● WHAT IS NEEDED: This exercise asks for a copy of each line in the records below with the word "vote" in it.

(Stored data)

Start of Block

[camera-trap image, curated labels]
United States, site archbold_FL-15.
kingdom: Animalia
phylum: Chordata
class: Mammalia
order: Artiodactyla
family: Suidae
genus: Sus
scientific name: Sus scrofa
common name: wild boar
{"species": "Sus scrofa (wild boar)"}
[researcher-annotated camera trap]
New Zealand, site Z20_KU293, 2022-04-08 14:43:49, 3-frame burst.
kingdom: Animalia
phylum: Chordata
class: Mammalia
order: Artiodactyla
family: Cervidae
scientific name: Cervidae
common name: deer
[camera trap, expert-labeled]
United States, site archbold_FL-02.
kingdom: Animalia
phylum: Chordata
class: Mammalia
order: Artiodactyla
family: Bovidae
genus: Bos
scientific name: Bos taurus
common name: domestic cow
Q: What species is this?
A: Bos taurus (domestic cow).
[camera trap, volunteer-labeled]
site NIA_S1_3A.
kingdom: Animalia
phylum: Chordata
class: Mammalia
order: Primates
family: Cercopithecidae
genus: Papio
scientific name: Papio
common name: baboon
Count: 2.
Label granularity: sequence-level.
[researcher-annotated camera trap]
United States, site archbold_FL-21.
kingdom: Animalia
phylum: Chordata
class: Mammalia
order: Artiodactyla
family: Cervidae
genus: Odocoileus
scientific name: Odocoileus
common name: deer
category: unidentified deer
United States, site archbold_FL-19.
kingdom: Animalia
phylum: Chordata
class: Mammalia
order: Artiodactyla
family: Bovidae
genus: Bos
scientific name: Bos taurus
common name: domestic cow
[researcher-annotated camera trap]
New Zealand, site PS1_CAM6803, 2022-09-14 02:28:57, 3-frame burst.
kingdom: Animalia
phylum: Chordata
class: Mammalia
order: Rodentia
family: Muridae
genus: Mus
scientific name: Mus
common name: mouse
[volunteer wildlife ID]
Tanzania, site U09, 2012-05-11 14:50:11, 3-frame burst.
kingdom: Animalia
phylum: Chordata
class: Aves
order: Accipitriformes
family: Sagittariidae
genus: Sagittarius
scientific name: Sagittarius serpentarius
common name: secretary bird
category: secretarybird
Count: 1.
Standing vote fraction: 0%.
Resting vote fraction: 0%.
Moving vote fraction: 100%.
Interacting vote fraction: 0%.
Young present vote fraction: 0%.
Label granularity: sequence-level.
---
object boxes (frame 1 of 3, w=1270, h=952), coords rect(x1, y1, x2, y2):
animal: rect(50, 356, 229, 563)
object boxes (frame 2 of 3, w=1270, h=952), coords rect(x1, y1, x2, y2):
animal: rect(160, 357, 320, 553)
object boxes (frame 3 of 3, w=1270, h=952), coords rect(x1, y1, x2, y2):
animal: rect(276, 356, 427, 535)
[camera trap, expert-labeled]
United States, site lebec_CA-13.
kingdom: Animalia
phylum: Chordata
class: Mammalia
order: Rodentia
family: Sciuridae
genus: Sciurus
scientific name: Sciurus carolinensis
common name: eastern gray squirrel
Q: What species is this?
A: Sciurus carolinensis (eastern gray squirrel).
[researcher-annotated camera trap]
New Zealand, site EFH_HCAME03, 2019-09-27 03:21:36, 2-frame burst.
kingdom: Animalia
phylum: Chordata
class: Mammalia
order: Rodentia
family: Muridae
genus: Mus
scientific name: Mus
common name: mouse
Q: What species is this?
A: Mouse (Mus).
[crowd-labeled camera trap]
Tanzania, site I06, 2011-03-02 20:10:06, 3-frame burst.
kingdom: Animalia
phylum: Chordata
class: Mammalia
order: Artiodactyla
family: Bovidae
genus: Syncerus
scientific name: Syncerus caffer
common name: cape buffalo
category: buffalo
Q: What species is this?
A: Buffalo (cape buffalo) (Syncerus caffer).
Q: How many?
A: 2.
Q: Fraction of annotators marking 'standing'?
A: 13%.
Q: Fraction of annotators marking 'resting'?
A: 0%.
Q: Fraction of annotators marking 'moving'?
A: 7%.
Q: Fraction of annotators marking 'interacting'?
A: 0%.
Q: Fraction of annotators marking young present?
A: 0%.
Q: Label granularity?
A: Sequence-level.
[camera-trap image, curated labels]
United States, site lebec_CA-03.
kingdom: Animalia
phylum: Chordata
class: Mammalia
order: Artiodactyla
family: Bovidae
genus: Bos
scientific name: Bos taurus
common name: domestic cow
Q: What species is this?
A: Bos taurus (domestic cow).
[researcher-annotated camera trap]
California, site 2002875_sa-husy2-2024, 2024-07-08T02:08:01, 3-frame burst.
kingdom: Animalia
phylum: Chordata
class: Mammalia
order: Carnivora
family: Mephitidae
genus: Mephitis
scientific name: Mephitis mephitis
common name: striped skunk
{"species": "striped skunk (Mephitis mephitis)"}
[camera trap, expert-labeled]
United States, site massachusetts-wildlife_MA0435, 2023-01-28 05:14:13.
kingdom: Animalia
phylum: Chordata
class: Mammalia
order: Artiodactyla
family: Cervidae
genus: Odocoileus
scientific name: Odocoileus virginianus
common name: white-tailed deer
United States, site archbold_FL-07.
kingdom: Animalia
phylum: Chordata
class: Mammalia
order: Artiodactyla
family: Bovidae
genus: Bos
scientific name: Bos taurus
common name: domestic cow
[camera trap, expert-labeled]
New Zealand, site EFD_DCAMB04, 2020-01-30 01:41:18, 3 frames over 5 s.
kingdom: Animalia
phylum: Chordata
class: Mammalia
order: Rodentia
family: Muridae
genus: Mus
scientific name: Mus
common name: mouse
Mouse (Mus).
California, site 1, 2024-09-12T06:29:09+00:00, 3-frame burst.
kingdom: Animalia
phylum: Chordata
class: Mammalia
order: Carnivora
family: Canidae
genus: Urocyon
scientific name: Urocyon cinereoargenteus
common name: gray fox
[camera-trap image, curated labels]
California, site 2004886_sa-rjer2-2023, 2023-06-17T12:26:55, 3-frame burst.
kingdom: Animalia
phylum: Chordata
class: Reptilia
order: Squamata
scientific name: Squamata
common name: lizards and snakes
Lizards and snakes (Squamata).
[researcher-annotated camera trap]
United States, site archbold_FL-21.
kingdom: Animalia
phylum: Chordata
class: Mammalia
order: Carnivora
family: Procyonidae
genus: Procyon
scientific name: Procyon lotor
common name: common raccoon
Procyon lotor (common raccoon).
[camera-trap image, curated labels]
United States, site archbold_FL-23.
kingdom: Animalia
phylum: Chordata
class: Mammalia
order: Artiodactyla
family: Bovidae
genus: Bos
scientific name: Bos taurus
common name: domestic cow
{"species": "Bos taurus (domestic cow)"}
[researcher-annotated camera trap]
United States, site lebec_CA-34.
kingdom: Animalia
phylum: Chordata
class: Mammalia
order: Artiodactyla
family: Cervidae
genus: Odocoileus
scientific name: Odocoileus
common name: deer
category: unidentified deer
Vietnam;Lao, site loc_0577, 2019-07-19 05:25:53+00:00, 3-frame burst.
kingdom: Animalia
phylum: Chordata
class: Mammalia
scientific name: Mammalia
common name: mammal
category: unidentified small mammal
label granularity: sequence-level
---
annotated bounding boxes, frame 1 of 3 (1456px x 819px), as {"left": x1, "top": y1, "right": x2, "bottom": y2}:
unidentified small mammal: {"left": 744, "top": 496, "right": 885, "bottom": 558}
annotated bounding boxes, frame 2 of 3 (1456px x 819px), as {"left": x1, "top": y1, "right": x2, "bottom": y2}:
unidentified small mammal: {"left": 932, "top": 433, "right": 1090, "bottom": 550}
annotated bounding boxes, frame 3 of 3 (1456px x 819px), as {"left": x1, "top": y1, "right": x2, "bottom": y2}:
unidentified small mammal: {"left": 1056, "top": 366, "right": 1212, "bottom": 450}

End of Block

● SOLUTION BELOW:
Standing vote fraction: 0%.
Resting vote fraction: 0%.
Moving vote fraction: 100%.
Interacting vote fraction: 0%.
Young present vote fraction: 0%.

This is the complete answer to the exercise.